As Wilson’s personal financial situation turned dire in the lead-up to the 2016 presidential election, the political operative with a long history of backing bomb-throwing right-wingers began to reinvent himself pursuing what financial records indicate is a more lucrative book-deal-filled career in bashing President Donald Trump and his supporters.
Records demonstrate that as Trump was taking off as a political force, Wilson’s personal financial situation turned dour. The bank was moving in on his house, credit card companies were suing him over debt accrued, and the IRS filed various liens against him for almost $400,000 for back taxes in February 2014. As that happened, Wilson’s political style changed to become anti-Trump instead of continuing with his decades-long history of inflammatory right-wing politics.
Wilson’s The Lincoln Project, a group of Never Trump political consultants running targeted ads attacking Trump this year, has been touting an ad bashing the Confederate flag as a symbol of “treason” against the United States.
“The men who followed this flag 150 years ago knew what it meant,” a narrator says in the ad released earlier this month as a Confederate flag waves in the background. “Treason against their country. The death of the United States. America defeated the men who followed that flag. Those with honor surrendered and cast it aside forever.”
But then some conservatives uncovered social media posts from Wilson and his wife featuring a cooler with a Confederate flag on it as well as the text in one image: “The South Will Rise Again.” Wilson has been feverishly deleting the images from Twitter, and when his wife, Molly—legal name Mary—was confronted by conservative Caleb Hull, she would not deny owning the cooler or disavow the Confederate flag on it. She simply replied “Fuck off” to Hull, per screenshots he posted of his confronting her about it.

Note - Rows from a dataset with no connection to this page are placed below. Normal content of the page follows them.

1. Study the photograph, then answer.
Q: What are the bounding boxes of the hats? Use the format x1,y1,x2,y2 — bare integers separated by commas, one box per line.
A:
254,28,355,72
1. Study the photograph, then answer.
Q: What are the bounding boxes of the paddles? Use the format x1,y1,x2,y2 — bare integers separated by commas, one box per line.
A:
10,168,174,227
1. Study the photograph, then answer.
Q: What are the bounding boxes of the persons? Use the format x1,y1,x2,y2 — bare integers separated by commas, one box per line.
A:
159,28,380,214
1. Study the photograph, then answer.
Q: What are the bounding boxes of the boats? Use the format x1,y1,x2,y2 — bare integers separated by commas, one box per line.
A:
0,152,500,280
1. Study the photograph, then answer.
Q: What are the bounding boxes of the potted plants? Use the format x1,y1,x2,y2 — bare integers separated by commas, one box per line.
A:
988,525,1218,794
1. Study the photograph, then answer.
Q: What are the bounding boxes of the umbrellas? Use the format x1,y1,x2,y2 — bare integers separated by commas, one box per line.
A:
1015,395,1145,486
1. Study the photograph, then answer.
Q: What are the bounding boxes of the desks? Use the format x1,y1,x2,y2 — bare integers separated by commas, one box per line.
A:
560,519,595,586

Wilson is also getting lots of national attention this week after attempting to shame Dominos Pizza for thanking now White House press secretary Kayleigh McEnany for praising their pizza back in 2012. “You just killed your brand,” he tweeted at Dominos with a screenshot of the pizza chain’s 2012 reply to McEnany’s tweet from eight years ago. At the time, McEnany was not in a government political position but was a civilian. Later, Dominos joked in response that it’s “unfortunate” to think the company would be held responsible for something from 2012 in 2020.
But these latest mishaps by Wilson come after years of him leading a small and shrinking band of GOP political consultants who dub themselves Never Trumpers furious with Trump’s rise ahead of their more-preferred 2016 GOP candidates during that year’s primary.

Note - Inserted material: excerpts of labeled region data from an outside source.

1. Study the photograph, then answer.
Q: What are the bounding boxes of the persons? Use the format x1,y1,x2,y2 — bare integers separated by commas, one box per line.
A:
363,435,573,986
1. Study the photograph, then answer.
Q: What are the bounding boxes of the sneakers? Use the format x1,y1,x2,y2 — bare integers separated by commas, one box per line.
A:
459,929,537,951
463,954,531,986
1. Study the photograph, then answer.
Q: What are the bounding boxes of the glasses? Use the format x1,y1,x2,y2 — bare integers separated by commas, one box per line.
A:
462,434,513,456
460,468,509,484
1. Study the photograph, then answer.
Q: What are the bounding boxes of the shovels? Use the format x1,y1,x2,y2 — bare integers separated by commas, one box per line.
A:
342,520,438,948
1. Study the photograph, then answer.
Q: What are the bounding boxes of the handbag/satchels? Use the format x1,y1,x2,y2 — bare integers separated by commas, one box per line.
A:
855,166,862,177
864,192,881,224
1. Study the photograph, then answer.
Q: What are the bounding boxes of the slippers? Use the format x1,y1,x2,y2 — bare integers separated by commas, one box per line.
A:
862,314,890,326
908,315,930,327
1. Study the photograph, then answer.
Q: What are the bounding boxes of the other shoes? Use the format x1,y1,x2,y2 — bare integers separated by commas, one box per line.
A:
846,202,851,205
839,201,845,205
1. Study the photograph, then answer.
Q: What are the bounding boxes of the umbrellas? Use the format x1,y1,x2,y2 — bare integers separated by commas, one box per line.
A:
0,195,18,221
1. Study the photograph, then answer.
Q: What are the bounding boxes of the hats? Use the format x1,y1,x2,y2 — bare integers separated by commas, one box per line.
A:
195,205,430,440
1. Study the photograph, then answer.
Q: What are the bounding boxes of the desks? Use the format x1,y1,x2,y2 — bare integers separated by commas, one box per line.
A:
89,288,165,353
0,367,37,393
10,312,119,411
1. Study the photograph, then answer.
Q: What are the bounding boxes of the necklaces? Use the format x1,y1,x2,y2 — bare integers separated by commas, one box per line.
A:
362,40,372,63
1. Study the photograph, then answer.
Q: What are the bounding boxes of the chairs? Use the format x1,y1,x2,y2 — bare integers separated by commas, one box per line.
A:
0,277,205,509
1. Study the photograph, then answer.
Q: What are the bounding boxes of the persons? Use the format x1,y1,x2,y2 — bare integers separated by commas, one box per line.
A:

Prior to turning against the party over Trump, Wilson, whose legal name is Frederick George Wilson Jr., had long been a fixture in Republican circles. His career as a media consultant, strategist, and ad-maker is intertwined with several major political events of the last 30 years and his flair for the dramatic—and viciously negative—style of ad could make even Trump’s aggressive nature look timid.
Officially, Wilson, a Florida native, got his start on George H.W. Bush’s successful 1988 presidential campaign. During that race, although only the Florida field director, Wilson was supposedly mentored by Bush’s campaign manager, Lee Atwater—the mastermind behind the infamous Willie Horton television ad.